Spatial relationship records
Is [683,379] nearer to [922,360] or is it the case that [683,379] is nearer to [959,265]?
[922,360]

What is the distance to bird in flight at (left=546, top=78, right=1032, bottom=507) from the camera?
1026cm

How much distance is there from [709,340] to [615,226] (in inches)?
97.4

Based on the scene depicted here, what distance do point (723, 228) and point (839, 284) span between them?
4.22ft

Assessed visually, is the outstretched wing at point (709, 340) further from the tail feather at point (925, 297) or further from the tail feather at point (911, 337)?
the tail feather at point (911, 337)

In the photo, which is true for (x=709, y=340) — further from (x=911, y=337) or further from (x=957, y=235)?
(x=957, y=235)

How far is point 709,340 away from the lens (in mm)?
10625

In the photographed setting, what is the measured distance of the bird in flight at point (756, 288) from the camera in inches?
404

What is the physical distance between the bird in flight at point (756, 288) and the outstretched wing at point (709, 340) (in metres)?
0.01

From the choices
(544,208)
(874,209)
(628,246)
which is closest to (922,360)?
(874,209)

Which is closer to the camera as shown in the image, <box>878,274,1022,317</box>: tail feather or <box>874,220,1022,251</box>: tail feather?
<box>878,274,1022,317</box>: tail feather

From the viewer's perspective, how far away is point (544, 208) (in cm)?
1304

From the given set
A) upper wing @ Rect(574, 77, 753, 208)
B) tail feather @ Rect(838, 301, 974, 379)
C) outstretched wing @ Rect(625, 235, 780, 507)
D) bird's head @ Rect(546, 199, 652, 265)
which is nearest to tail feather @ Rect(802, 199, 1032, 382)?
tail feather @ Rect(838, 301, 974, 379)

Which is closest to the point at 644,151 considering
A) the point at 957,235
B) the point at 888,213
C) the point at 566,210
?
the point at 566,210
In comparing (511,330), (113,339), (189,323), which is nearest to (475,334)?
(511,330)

Requirement
Repeat only the stretch of lines that begins at the line containing "Assessed visually, is" and ends at the last line above, both included.

Final answer
Assessed visually, is the outstretched wing at point (709, 340) further from the tail feather at point (925, 297) or further from the tail feather at point (911, 337)?
the tail feather at point (911, 337)

In the photo, which is true for (x=709, y=340) — further from (x=911, y=337) or further from (x=957, y=235)?
(x=957, y=235)

How far is point 709,340 away from the lens (in mm)?
10625

In the photographed setting, what is the measured distance of the bird in flight at point (756, 288) from the camera in inches?
404

What is the physical distance between the bird in flight at point (756, 288) and the outstretched wing at point (709, 340) (in metres)?
0.01

From the choices
(544,208)
(874,209)
(628,246)
which is closest to (922,360)?
(874,209)

Which is closer to the camera as shown in the image, <box>878,274,1022,317</box>: tail feather or <box>874,220,1022,251</box>: tail feather?
<box>878,274,1022,317</box>: tail feather

From the viewer's perspective, how far away is point (544, 208) (in cm)?
1304

From the given set
A) upper wing @ Rect(574, 77, 753, 208)
B) tail feather @ Rect(838, 301, 974, 379)
C) outstretched wing @ Rect(625, 235, 780, 507)
D) bird's head @ Rect(546, 199, 652, 265)
which is nearest to tail feather @ Rect(802, 199, 1032, 382)?
tail feather @ Rect(838, 301, 974, 379)

Which is closest to the point at 644,151 considering
A) the point at 957,235
B) the point at 888,213
C) the point at 566,210
?
the point at 566,210
In comparing (511,330), (113,339), (189,323), which is nearest to (475,334)?
(511,330)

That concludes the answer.